The task: Copy the stretch of the devotional on cairns from "Like a path" through "good – or bad.", changing "trail of life" to "road of life".

Text segment:
━━━

Finally, on Thursday, seven days after it was to be in, the elusive order arrived. One look at my husband’s face when he saw it, though, and I knew: After all that, it was the wrong part.

I got to thinking, though: We’re such an “instant-minded” society. Aren’t we like that with God, too? 

We put in our orders with our heavenly Father, thinking that prayer is like putting our money in a vending machine, pushing a button, and having our answer drop down out of heaven like a candy bar. But more often than not, we have to wait, and waiting is the hardest part. Sometimes we wait so long, we think God is ignoring us or punishing us. 

But when the answer does come, it’s always exactly what we need and right on time. And what’s even better—He never sends the wrong part.

Father, I am so impatient. Help me to be persistent and patient in prayer. Amen. 

Read and meditate on Matthew 7:7–11

From God, Me, & a Cup of Tea: 101 devotional readings to savor during your time with God © 2017 Michele Huey. All rights reserved.

Two Rocks Don’t Make a Duck

Cairn at Acadia National Park
September 23, 2013

My God is my rock. – Psalm 18:2 (NIV)

When my husband and I visited the Acadia National Park Visitors Center, informational placards lined the uphill walkway from the parking lot to the building. Of course, I had to read them all. Not only because I needed to catch my breath from climbing the hundred-plus steps, either. Maybe it’s the teacher in me. Or my insatiable curiosity. Or both.

Since Dean’s impatience at my frequent stops was starting to show (and it was only the beginning of the day), I took pictures of the placards so I could read them later in the evening when he was asleep in his recliner.

But the cairns intrigued me, and I took my sweet time at each of them.

A cairn is a stone structure built to point the way on a trail. Although cairns come in various shapes and sizes, the ones at Acadia were no more than 18 inches high and were built with four or six large stones: two or four large, square ones on the bottom with one large, rectangular stone spanning them, and a smaller, triangular-shaped one on top, with the tip pointing the direction of the trail.

“Cairns are carefully built and placed to point the way,” one placard read. “When trail blazes are hidden by fog or snow, cairns are essential,” said another.

Another placard warned of tampering with the cairns: “Do not build new cairns or add to existing cairns – you may confuse or endanger hikers.”

Back at the camper, I googled “cairns” to find out more about them. Trail marks in North America, I learned, are often called “ducks” or “duckies” because the point of the top rock resembles a duck’s beak. “The expression ‘two rocks don’t make a duck’ reminds hikers that just one rock resting on another could be the result of accident or nature rather than intentional trail marking.” (http://en.wikipedia.org/wiki/Cairn)

Like a path in the woods, the trail of life can be confusing at times, too. The fog of indecision, the snow of fear about the results of our choices may hide the direction we are to go. Sometimes all the paths look good – or bad.

Right now I’m wrestling with a decision of whether or not to proceed with the project of publishing a third book of meditations – compilations of this column. Since I self-publish, the cost upfront comes out of my pocket. I’ve started two or three times to put the book together since my last compilation came out in 2002. But each time I backed out because of finances.

“If you need wisdom, ask our generous God, and He will give it to you,” the Bible tells us in James 1:5 (NLT).

And again: “Trust in the LORD with all your heart; do not depend on your own understanding. Seek His will in all you do, and He will show you which path to take” (Proverbs 3:5, 6 NLT).

God’s cairns are there for the asking. But sometimes we don’t recognize them because, like me, we don’t know what they are.

But when we do, we see that He’s placed them at every point we need direction. We just need eyes to see the duck.

Give me the spiritual sight to see and recognize the cairns You’ve placed along my life’s path, O Lord. Amen.

━━━

Given data:

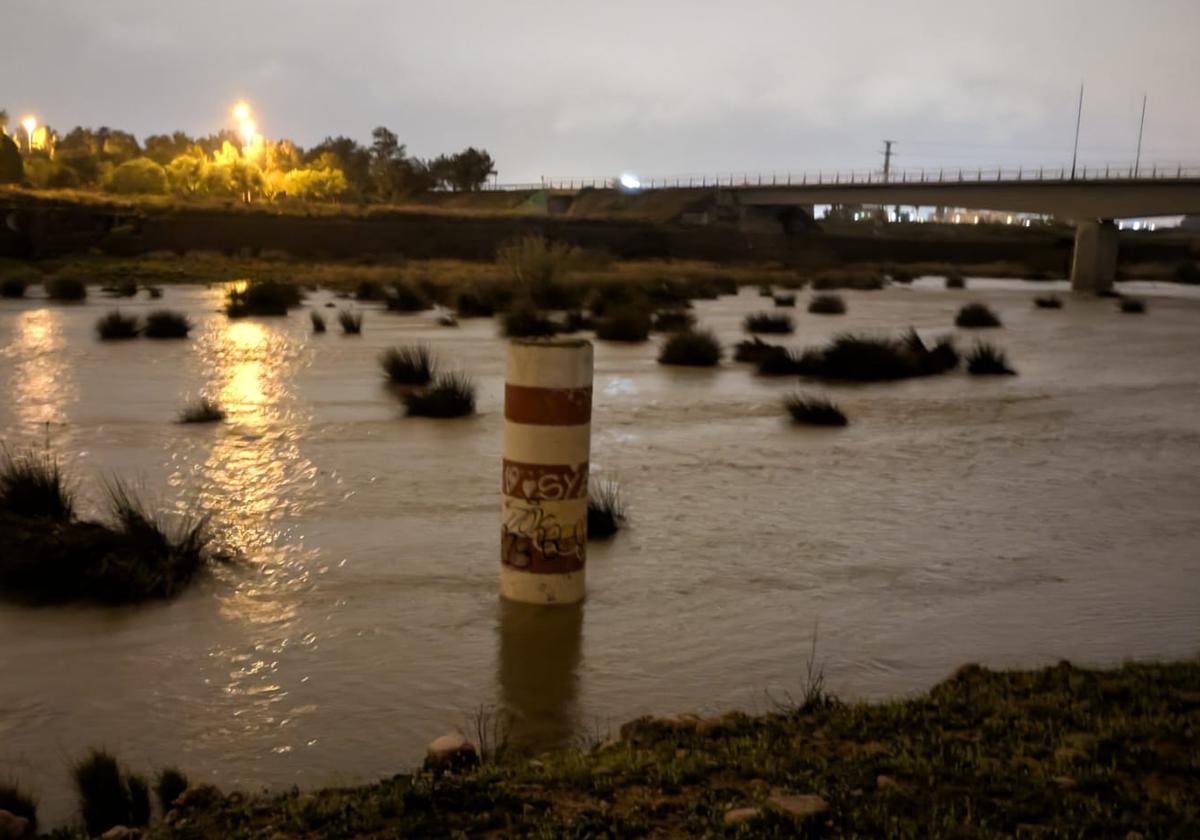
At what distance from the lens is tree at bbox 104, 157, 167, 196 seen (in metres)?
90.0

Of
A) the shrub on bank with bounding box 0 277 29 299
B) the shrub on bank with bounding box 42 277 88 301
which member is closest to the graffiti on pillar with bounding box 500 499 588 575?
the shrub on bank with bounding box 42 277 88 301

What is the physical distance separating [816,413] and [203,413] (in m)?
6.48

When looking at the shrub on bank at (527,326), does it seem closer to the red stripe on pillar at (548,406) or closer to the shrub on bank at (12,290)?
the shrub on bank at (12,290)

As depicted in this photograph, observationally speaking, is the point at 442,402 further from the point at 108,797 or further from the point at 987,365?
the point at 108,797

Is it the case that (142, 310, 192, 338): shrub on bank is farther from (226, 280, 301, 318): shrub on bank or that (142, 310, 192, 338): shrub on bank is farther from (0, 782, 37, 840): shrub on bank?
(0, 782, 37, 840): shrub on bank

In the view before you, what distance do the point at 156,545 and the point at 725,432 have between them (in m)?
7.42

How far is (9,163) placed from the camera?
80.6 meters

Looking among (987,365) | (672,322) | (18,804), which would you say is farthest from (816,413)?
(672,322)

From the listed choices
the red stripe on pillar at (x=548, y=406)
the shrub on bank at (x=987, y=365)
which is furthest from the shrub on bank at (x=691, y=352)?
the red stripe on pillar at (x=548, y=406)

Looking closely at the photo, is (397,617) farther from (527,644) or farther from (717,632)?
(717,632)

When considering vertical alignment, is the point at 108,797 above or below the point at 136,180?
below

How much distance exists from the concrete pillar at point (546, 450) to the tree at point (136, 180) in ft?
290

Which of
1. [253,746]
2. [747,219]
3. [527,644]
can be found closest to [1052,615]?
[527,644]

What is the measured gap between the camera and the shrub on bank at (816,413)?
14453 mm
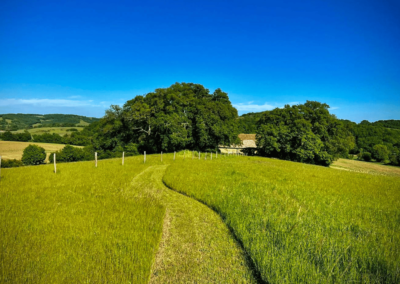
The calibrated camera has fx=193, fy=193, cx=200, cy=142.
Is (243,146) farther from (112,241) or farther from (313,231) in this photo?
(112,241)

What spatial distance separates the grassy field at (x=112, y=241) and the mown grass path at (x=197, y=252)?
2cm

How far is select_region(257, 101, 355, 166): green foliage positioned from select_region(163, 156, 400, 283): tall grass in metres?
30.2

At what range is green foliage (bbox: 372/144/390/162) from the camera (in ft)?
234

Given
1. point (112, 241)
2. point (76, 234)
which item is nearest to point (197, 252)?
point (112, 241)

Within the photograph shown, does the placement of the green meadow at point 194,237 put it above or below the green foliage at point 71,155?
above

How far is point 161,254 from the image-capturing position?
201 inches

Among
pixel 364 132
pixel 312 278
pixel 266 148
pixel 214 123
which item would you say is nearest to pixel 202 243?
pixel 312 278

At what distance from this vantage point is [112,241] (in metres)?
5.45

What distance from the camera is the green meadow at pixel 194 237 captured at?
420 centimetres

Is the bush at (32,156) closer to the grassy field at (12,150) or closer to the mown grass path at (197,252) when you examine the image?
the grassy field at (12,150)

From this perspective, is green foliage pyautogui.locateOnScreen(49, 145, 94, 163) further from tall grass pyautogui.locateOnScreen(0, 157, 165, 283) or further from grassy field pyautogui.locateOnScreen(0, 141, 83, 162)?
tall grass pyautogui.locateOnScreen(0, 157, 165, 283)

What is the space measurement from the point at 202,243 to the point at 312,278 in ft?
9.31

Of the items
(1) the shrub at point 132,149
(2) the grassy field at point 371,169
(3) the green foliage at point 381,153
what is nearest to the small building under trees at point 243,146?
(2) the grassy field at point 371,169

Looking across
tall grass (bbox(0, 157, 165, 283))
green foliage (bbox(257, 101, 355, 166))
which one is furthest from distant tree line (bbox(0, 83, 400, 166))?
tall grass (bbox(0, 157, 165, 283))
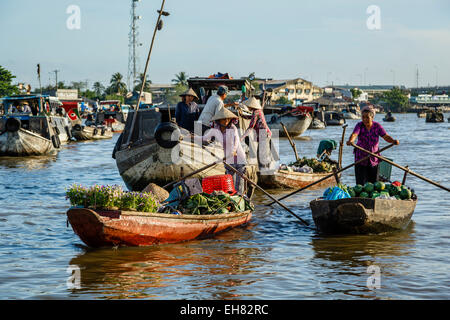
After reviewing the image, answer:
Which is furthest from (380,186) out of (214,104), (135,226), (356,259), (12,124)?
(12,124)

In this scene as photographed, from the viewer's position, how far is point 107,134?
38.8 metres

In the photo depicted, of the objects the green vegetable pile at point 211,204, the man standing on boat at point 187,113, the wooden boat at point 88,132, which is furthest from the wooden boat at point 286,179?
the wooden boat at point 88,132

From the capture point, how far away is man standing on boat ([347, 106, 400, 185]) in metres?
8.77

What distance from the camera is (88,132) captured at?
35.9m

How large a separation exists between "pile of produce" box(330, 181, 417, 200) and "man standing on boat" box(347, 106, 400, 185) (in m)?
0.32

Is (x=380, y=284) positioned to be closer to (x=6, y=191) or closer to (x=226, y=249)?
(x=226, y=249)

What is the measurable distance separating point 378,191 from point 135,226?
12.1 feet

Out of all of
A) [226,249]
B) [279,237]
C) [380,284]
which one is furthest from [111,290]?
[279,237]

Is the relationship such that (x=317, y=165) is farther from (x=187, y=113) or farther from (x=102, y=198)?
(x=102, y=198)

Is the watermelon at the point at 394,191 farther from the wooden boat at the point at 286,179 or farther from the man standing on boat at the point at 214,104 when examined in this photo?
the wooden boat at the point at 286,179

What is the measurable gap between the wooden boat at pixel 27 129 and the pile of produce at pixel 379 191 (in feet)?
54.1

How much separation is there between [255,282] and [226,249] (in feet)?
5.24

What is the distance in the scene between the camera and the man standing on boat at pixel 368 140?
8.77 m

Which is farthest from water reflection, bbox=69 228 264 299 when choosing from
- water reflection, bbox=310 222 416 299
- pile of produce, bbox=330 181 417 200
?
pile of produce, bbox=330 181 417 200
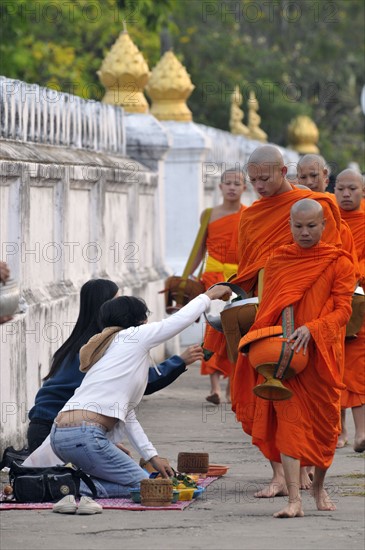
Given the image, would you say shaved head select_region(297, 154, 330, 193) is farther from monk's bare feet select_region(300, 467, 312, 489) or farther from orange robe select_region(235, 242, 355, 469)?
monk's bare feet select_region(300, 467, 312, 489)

━━━

Answer space:
Like a path in the woods, the road of life can be confusing at times, too. The fog of indecision, the snow of fear about the results of our choices may hide the direction we are to go. Sometimes all the paths look good – or bad.